« Sauvons notre année ! » L’ultime réveil des salles de classe
Par Jimmy Mandoukou
L’appel a résonné dans l’enceinte du Lycée Public d’Alibandeng, vibrant et chargé d’une gravité qui n’exclut pas l’espoir. Ce vendredi, face aux enseignants et aux parents, la ministre d’État de l’Éducation nationale, Camélia Ntoutoume Leclercq, a livré bien plus qu’un discours : un plaidoyer pour sauver l’année scolaire, adossé à des chiffres et porté par les mots du cœur. L’heure n’est plus au bilan, mais à l’action. Et l’avenir, insiste-t-elle, se construit maintenant, dans le retour des élèves et des professeurs.
Une vue des participants
Les avancées sont étalées, preuves à l’appui, pour tenter de refermer des semaines de crise. 3 280 postes budgétaires ouverts, 1 810 bénévoles intégrés, des centaines de titularisations en cours. « Nous sommes à près de 10% du budget national. C’est un signal fort », martèle la ministre, évoquant le travail « sans ménagement » des comités. Mais au-delà des statistiques, le ton se fait personnel, presque intime. S’adressant aux enseignants, elle reconnaît la légitimité de leur colère, mais les invite à « convaincre avec humilité ». Aux parents, elle lance un appel en tant que « maman » : « Il faut que les enfants viennent à l’école. Et les enseignants aussi. Aidez-nous. »
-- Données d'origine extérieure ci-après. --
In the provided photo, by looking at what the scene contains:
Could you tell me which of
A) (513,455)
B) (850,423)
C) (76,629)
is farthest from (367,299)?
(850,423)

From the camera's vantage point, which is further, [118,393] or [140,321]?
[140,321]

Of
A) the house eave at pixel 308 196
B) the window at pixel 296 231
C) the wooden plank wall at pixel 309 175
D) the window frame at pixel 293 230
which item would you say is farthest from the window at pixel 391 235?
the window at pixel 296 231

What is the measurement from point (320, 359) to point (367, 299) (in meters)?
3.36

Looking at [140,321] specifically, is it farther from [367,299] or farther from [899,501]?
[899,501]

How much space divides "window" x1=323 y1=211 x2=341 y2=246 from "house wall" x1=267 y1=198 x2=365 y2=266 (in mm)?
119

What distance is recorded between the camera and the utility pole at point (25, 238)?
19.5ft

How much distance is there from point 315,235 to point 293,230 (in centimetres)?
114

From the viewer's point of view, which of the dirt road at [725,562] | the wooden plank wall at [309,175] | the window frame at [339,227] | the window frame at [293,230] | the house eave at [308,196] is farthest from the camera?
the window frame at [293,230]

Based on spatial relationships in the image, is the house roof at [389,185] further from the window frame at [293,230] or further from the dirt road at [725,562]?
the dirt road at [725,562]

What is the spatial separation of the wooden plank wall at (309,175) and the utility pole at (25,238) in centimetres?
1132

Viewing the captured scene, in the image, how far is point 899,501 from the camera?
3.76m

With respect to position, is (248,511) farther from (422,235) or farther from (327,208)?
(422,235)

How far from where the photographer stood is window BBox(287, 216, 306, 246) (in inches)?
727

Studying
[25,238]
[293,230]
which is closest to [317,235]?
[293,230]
Une autre vue des participants
La transparence est érigée en rempart contre la défiance. « Le plus grand critère, c’est l’ancienneté. Celui qui a attendu 10 ans, 15 ans, 20 ans, 30 ans est prioritaire », insiste-t-elle, ordonnant la publication imminente des listes pour les 4 000 intégrations restantes. « Je ne veux pas voir quelqu’un qui est moins ancien. Il n’y a pas de parenté. Il n’y a pas de copinage. » Pour sceller la crédibilité des engagements, elle brandit le protocole d’accord signé. « Le gouvernement est lié par un acte. » Et une date, répétée comme un leitmotiv, s’ancre dans les esprits : le 25 février. Ligne d’arrivée et promesse.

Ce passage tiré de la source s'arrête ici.